Technical Solutions We Like For Taking Your Small- to Medium-Sized Company to the Next Level
Recently, when Eric and Ilana were having a conference about social media, Eric asked if it was okay if he recorded the conversation. Ilana said, “Of course,” and after the meeting, Eric sent Ilana a copy of that recording through Fathom, a free AI tool for Zoom that records, highlights, and transcribes notes from a meeting. Ilana thought that was pretty cool. When Eric then spent the next ten minutes extolling the unparalleled virtues of Fathom (until finally Ilana asked why he and Fathom didn’t just get married already . . . also, hi Erin!), we had the idea that we should devote a blog post to discussing what technological tools we’ve been using—all of which we think have broader applications for other small- to medium-sized businesses.
Mandatory disclosure: None of these companies have offered us any money or any other rewards for these promotions (though, hey guys, if you want to…you know where to find us!)

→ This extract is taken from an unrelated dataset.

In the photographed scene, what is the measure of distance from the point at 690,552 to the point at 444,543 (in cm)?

For day-to-day productivity:
So, not to be unoriginal, but we like the Google product suite—and for bigger companies, Google Workspace. Google Docs, Google Sheets, Google Slides, and Google Meet all work very well in lieu of their counterparts (respectively: Word, Excel, Powerpoint, and Zoom or Skype or any of the other meeting software programs…more on those in a minute.) Google drives makes file-sharing incredibly simple, allowing multiple people to work on one project simultaneously. Everything is accessible through SSO, and everything is linked. And, for clients who don’t have Zoom or the Microsoft suite (or who only use the Microsoft suite), the ability to download and save Google docs in .docx format but then view them and work with them in Google docs as needed can be a real life-saver.
For customer management:
If you’re looking for a CRM that is great for start-ups still building their client lists (and affordable too), Eric thinks Dubsado is the way to go. Besides sales and client management tools, they also offer template forms (which can be customized with your branding) to help you save time, billing solutions, a scheduler for meetings, and tools to keep you organized such as reminders and notifications for things like recurring payments. CRMs like Salesforce and even Zoho are popular with bigger companies right now, but for folks just hanging out a shingle up to medium-sized operations, we think Dubsado offers the best value for your money.

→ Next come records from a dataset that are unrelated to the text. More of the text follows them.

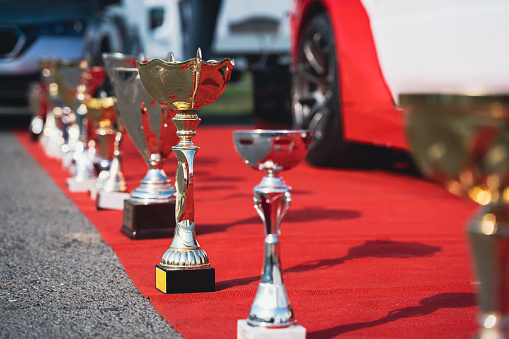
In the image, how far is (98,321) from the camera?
8.22 feet

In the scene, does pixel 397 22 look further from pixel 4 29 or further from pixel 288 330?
pixel 4 29

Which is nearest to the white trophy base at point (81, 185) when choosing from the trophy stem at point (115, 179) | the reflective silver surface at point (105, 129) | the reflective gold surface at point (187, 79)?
the reflective silver surface at point (105, 129)

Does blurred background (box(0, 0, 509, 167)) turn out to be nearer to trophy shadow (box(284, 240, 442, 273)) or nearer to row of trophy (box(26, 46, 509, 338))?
row of trophy (box(26, 46, 509, 338))

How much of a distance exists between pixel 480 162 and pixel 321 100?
4.51m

If you have multiple people working on different components of tasks, or working collaboratively, we like Trello. It offers a user-friendly framework where little digital “cards” can have files and comments attached to them, have multiple users tagged, and then can be moved from one “board” to another as different steps of the task get done. It offers a very helpful visual representation of how far along you are with your tasks, and is designed in an accessible way, such that even people who aren’t particularly “techy” (like Ilana) can figure out how it works quickly.
For meeting scheduling:
Calendly is Eric’s preferred tool; it lets users access a calendar to self-select a date and time for a meeting with Eric during a window when he’s already told Calendly that he’s available. Then, once the user makes that selection, the meeting is scheduled (and both Eric and the user receive email notifications with a Zoom link.) This saves a lot of back and forth emailing of, “Are you free then? How about then? Oh, wait, no, I’m busy then…how about next week?” It also adjusts automatically for clients who are in different time zones. And, it has the benefit of giving potential clients full control over setting a meeting themselves, creating buy-in.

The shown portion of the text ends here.